◆ **Exercise objective**: From the first line to the last, repeat the data below exactly.

◆ **Given records**:
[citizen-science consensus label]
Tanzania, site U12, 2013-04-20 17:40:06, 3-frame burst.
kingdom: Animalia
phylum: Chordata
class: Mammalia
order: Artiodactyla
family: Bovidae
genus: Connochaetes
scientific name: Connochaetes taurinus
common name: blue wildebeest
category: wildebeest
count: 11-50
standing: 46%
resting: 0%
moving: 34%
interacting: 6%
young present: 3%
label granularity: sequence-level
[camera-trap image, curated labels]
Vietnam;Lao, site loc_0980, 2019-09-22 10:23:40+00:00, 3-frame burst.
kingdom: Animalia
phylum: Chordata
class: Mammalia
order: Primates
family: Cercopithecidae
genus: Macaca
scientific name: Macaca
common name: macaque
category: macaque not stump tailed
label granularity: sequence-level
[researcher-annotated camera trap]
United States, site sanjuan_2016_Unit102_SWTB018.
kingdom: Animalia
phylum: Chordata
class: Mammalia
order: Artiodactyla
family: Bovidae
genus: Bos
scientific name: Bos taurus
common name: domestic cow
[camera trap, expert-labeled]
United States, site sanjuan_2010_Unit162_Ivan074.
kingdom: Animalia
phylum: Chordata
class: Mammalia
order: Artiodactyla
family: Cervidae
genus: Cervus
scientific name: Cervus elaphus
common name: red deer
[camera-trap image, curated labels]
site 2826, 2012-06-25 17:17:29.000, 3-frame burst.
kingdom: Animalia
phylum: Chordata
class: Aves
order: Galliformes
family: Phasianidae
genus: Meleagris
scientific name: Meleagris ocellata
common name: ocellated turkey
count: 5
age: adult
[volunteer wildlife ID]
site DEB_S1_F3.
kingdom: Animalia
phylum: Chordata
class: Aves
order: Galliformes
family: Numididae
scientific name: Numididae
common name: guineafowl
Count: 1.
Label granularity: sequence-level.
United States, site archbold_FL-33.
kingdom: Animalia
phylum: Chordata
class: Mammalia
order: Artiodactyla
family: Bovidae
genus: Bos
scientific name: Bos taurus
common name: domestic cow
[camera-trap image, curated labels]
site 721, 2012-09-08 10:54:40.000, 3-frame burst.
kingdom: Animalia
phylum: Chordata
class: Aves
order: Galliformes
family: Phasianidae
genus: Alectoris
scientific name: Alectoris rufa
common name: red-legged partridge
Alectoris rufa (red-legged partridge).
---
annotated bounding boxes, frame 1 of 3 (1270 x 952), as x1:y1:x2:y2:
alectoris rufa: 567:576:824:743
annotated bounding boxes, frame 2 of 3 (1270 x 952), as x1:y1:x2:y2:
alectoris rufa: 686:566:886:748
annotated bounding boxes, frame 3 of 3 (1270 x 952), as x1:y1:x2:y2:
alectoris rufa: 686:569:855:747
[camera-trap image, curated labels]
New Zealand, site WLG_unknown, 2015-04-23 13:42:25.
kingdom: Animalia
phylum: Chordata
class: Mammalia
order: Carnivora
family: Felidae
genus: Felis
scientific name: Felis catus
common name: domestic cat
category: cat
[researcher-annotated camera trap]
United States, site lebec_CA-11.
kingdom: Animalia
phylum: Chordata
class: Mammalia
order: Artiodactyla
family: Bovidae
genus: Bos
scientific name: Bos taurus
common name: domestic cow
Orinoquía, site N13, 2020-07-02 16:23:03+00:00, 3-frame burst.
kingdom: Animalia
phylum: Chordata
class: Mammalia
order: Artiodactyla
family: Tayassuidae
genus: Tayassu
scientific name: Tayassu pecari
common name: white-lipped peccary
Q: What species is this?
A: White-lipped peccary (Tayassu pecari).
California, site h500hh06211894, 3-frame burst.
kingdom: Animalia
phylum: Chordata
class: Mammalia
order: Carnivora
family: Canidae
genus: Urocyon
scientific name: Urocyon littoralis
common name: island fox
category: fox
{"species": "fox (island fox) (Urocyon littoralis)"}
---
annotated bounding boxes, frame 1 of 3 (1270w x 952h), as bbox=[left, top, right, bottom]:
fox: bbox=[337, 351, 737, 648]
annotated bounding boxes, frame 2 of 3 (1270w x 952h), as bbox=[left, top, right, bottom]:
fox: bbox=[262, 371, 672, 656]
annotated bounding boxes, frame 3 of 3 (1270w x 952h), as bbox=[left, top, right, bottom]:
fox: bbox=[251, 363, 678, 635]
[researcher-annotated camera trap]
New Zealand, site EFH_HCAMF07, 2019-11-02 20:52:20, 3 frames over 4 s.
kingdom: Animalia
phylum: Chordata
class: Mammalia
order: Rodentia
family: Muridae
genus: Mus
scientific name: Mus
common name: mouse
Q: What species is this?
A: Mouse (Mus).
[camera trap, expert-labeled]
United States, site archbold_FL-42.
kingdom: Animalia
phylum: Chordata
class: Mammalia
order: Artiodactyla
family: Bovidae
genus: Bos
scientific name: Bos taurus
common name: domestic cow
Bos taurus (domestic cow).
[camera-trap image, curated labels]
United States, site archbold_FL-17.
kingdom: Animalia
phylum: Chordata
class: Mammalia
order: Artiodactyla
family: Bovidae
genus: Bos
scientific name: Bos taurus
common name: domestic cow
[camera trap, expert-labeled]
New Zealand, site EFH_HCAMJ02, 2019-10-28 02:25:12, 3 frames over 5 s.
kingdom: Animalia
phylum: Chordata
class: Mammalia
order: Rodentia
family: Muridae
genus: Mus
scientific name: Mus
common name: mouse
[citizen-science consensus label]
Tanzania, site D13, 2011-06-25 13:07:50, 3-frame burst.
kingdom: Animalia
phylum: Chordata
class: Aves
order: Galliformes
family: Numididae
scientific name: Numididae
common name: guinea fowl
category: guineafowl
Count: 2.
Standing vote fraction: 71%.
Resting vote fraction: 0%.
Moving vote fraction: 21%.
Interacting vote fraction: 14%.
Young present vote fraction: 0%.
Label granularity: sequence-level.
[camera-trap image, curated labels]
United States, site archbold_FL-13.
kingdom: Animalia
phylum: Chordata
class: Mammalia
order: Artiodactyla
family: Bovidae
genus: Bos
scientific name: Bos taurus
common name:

◆ **Completed exercise**:
[citizen-science consensus label]
Tanzania, site U12, 2013-04-20 17:40:06, 3-frame burst.
kingdom: Animalia
phylum: Chordata
class: Mammalia
order: Artiodactyla
family: Bovidae
genus: Connochaetes
scientific name: Connochaetes taurinus
common name: blue wildebeest
category: wildebeest
count: 11-50
standing: 46%
resting: 0%
moving: 34%
interacting: 6%
young present: 3%
label granularity: sequence-level
[camera-trap image, curated labels]
Vietnam;Lao, site loc_0980, 2019-09-22 10:23:40+00:00, 3-frame burst.
kingdom: Animalia
phylum: Chordata
class: Mammalia
order: Primates
family: Cercopithecidae
genus: Macaca
scientific name: Macaca
common name: macaque
category: macaque not stump tailed
label granularity: sequence-level
[researcher-annotated camera trap]
United States, site sanjuan_2016_Unit102_SWTB018.
kingdom: Animalia
phylum: Chordata
class: Mammalia
order: Artiodactyla
family: Bovidae
genus: Bos
scientific name: Bos taurus
common name: domestic cow
[camera trap, expert-labeled]
United States, site sanjuan_2010_Unit162_Ivan074.
kingdom: Animalia
phylum: Chordata
class: Mammalia
order: Artiodactyla
family: Cervidae
genus: Cervus
scientific name: Cervus elaphus
common name: red deer
[camera-trap image, curated labels]
site 2826, 2012-06-25 17:17:29.000, 3-frame burst.
kingdom: Animalia
phylum: Chordata
class: Aves
order: Galliformes
family: Phasianidae
genus: Meleagris
scientific name: Meleagris ocellata
common name: ocellated turkey
count: 5
age: adult
[volunteer wildlife ID]
site DEB_S1_F3.
kingdom: Animalia
phylum: Chordata
class: Aves
order: Galliformes
family: Numididae
scientific name: Numididae
common name: guineafowl
Count: 1.
Label granularity: sequence-level.
United States, site archbold_FL-33.
kingdom: Animalia
phylum: Chordata
class: Mammalia
order: Artiodactyla
family: Bovidae
genus: Bos
scientific name: Bos taurus
common name: domestic cow
[camera-trap image, curated labels]
site 721, 2012-09-08 10:54:40.000, 3-frame burst.
kingdom: Animalia
phylum: Chordata
class: Aves
order: Galliformes
family: Phasianidae
genus: Alectoris
scientific name: Alectoris rufa
common name: red-legged partridge
Alectoris rufa (red-legged partridge).
---
annotated bounding boxes, frame 1 of 3 (1270 x 952), as x1:y1:x2:y2:
alectoris rufa: 567:576:824:743
annotated bounding boxes, frame 2 of 3 (1270 x 952), as x1:y1:x2:y2:
alectoris rufa: 686:566:886:748
annotated bounding boxes, frame 3 of 3 (1270 x 952), as x1:y1:x2:y2:
alectoris rufa: 686:569:855:747
[camera-trap image, curated labels]
New Zealand, site WLG_unknown, 2015-04-23 13:42:25.
kingdom: Animalia
phylum: Chordata
class: Mammalia
order: Carnivora
family: Felidae
genus: Felis
scientific name: Felis catus
common name: domestic cat
category: cat
[researcher-annotated camera trap]
United States, site lebec_CA-11.
kingdom: Animalia
phylum: Chordata
class: Mammalia
order: Artiodactyla
family: Bovidae
genus: Bos
scientific name: Bos taurus
common name: domestic cow
Orinoquía, site N13, 2020-07-02 16:23:03+00:00, 3-frame burst.
kingdom: Animalia
phylum: Chordata
class: Mammalia
order: Artiodactyla
family: Tayassuidae
genus: Tayassu
scientific name: Tayassu pecari
common name: white-lipped peccary
Q: What species is this?
A: White-lipped peccary (Tayassu pecari).
California, site h500hh06211894, 3-frame burst.
kingdom: Animalia
phylum: Chordata
class: Mammalia
order: Carnivora
family: Canidae
genus: Urocyon
scientific name: Urocyon littoralis
common name: island fox
category: fox
{"species": "fox (island fox) (Urocyon littoralis)"}
---
annotated bounding boxes, frame 1 of 3 (1270w x 952h), as bbox=[left, top, right, bottom]:
fox: bbox=[337, 351, 737, 648]
annotated bounding boxes, frame 2 of 3 (1270w x 952h), as bbox=[left, top, right, bottom]:
fox: bbox=[262, 371, 672, 656]
annotated bounding boxes, frame 3 of 3 (1270w x 952h), as bbox=[left, top, right, bottom]:
fox: bbox=[251, 363, 678, 635]
[researcher-annotated camera trap]
New Zealand, site EFH_HCAMF07, 2019-11-02 20:52:20, 3 frames over 4 s.
kingdom: Animalia
phylum: Chordata
class: Mammalia
order: Rodentia
family: Muridae
genus: Mus
scientific name: Mus
common name: mouse
Q: What species is this?
A: Mouse (Mus).
[camera trap, expert-labeled]
United States, site archbold_FL-42.
kingdom: Animalia
phylum: Chordata
class: Mammalia
order: Artiodactyla
family: Bovidae
genus: Bos
scientific name: Bos taurus
common name: domestic cow
Bos taurus (domestic cow).
[camera-trap image, curated labels]
United States, site archbold_FL-17.
kingdom: Animalia
phylum: Chordata
class: Mammalia
order: Artiodactyla
family: Bovidae
genus: Bos
scientific name: Bos taurus
common name: domestic cow
[camera trap, expert-labeled]
New Zealand, site EFH_HCAMJ02, 2019-10-28 02:25:12, 3 frames over 5 s.
kingdom: Animalia
phylum: Chordata
class: Mammalia
order: Rodentia
family: Muridae
genus: Mus
scientific name: Mus
common name: mouse
[citizen-science consensus label]
Tanzania, site D13, 2011-06-25 13:07:50, 3-frame burst.
kingdom: Animalia
phylum: Chordata
class: Aves
order: Galliformes
family: Numididae
scientific name: Numididae
common name: guinea fowl
category: guineafowl
Count: 2.
Standing vote fraction: 71%.
Resting vote fraction: 0%.
Moving vote fraction: 21%.
Interacting vote fraction: 14%.
Young present vote fraction: 0%.
Label granularity: sequence-level.
[camera-trap image, curated labels]
United States, site archbold_FL-13.
kingdom: Animalia
phylum: Chordata
class: Mammalia
order: Artiodactyla
family: Bovidae
genus: Bos
scientific name: Bos taurus
common name:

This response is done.